Peter, in your view, what’s the core myth of business that stands in the way of true community?
Peter Block: Our narrative drives our actions. The dominant business perspective is built on speed, scale, cost, efficiency, competition, and individualism. If we’re waiting for institutions to change that perspective, we’ll be waiting forever.
The book says: stop waiting. Traditional activism asks someone else—management, government—to change. But real change comes when we decide the kind of culture we want to live in and act as if we have the power to create it.
Instead of being consumers of meetings or culture, we become creators. Instead of PowerPoints and rectangular tables, we sit in circles and ask, “What do you want to get out of this?” Treat people as co-creators, not recipients.
Leadership becomes about convening, not controlling. That’s how you build real accountability.
Gerry Crispin: That resonates. I remember when I was at J&J, we had the Credo on every door. You lived by those values. I made decisions that weren’t mine to make, but my bosses backed me because I acted within that credo.
Peter Block: Exactly. They meant it. Most companies say they care about community, but it’s just branding. At J&J, they tried to live it. They created a culture of trust.
What if, instead of onboarding new hires to “fit in,” we asked them what kind of culture they want to create with us?
Chris Hoyt: We’ve talked to TA leaders who struggle with retention accountability. When is turnover “recruiting’s fault”? 30 days? 90? Six months?
We ask them about realistic job previews and cultural transparency. Most of them just shrug. I feel like that ties into what you’re talking about.
Peter Block: Of course. Those leaders are looking for someone to blame. Even “onboarding” implies, “We’re the ship, you’re in the water.”

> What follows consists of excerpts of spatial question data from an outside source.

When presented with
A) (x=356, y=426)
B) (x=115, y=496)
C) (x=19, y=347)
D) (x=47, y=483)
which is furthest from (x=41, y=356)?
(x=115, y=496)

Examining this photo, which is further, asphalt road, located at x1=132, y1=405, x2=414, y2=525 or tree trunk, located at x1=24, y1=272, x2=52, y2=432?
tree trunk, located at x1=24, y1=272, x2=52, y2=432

People don’t leave because of salary—they leave because they don’t feel connected. Everyone can make more money somewhere. People stay because they feel part of something.

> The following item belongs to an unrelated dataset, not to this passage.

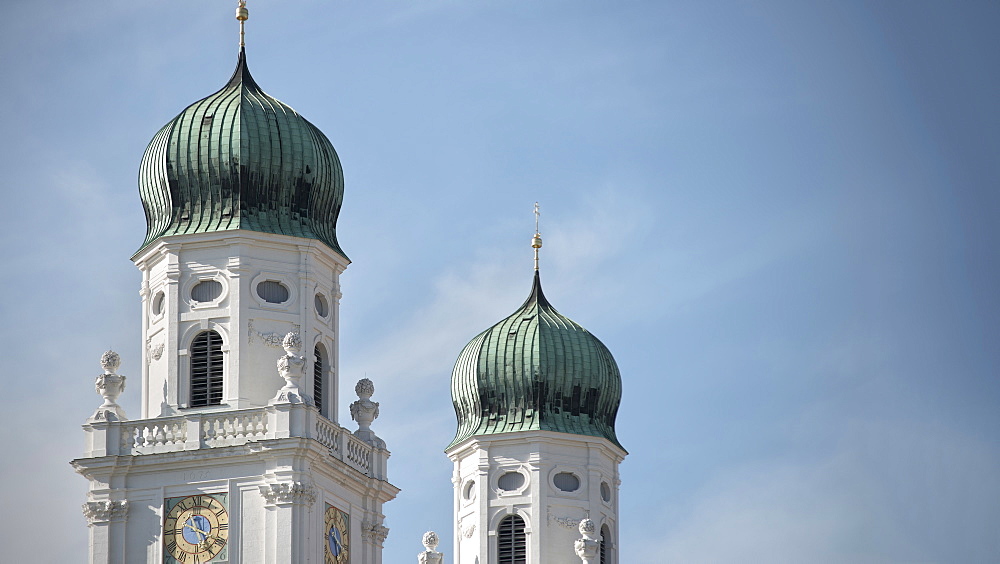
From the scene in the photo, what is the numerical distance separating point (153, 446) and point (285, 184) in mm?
7344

So recruiting should build that connection from the very first interaction. Ask them what kind of culture they want to create. Treat them as partners.
Chris Hoyt: So you’re saying if we build that community-style relationship up front, recruiting can influence retention downstream.

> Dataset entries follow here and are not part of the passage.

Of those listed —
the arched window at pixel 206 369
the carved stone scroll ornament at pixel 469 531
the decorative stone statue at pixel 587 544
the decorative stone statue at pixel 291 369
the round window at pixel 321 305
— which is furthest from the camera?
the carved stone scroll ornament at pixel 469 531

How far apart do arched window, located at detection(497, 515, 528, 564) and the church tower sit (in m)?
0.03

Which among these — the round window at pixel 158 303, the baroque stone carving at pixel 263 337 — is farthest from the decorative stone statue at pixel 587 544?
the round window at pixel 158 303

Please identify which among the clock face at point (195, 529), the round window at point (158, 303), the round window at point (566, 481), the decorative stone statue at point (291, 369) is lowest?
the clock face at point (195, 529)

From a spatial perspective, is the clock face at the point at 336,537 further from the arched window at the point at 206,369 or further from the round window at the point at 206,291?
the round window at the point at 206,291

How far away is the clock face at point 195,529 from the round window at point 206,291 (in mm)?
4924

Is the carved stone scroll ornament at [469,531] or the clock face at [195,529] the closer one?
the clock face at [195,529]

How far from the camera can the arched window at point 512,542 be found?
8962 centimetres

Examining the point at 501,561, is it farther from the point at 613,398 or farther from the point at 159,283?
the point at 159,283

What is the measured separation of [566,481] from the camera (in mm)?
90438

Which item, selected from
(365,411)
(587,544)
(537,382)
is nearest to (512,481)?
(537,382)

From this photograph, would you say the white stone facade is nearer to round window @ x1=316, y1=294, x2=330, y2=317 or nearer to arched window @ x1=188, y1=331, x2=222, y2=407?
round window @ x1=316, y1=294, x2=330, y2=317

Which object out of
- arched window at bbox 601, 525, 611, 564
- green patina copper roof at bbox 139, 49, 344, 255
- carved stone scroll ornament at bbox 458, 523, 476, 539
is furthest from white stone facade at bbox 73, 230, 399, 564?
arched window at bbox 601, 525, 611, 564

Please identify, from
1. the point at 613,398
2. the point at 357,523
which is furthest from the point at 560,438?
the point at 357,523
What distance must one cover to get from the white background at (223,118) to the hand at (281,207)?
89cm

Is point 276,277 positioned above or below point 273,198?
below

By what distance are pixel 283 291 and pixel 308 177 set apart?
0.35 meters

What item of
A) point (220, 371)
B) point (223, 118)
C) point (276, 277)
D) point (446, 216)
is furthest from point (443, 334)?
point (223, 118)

Peter Block: Exactly. Don’t wait for management to change. You don’t need permission to treat others as partners.
Gerry Crispin: And language matters too. “Talent acquisition” implies people are objects to be acquired.
Peter Block: Yep. Maybe it’s “Talent Invitation” or “Welcoming.” Language shapes experience. All transformation is linguistic.
Gerry Crispin: It reinforces the culture—good or bad.
Peter Block: You guys are successful because you offer a human path for recruiters. You treat your members as partners.
Chris Hoyt: True. And we welcome alumni back like family. That stuff matters.
Peter Block: It’s everything. It’s how you embody your values. And if someone leaves? Don’t take it personally. They’re part of the story too.
Gerry Crispin: Peter, are you working with corporate folks these days?
Peter Block: Not as much. Most of my current work is civic-focused—helping communities reclaim control over their wellbeing. But it all started with organizations, and it all connects.
People want connection, whether they’re in neighborhoods or corporations. Offsites, retreats—they’re all symptoms of our need to gather differently.
Chris Hoyt: What about retreats? Do they help?
Peter Block: Sure, but why not do that on-site? Why does meaningful conversation have to be off-campus? Why not have gatherings where we do real work and connect at the same time?
Gerry Crispin: We do that. CXR holds on-site meetings at member HQs. It’s immersive, and it fosters powerful conversations.
Peter Block: Beautiful. You’re not retreating—you’re leaning in. You’re saying, “Let’s create something real, right here.”
Chris Hoyt: Peter, this has been incredible. Thank you so much. For those listening, the book is Activating the Common Good. You can grab it at powells.com.
Peter Block: Thank you. And thank you both for what you’re doing in the world.
Gerry Crispin: Appreciate it. It’s been great to reconnect after all these years.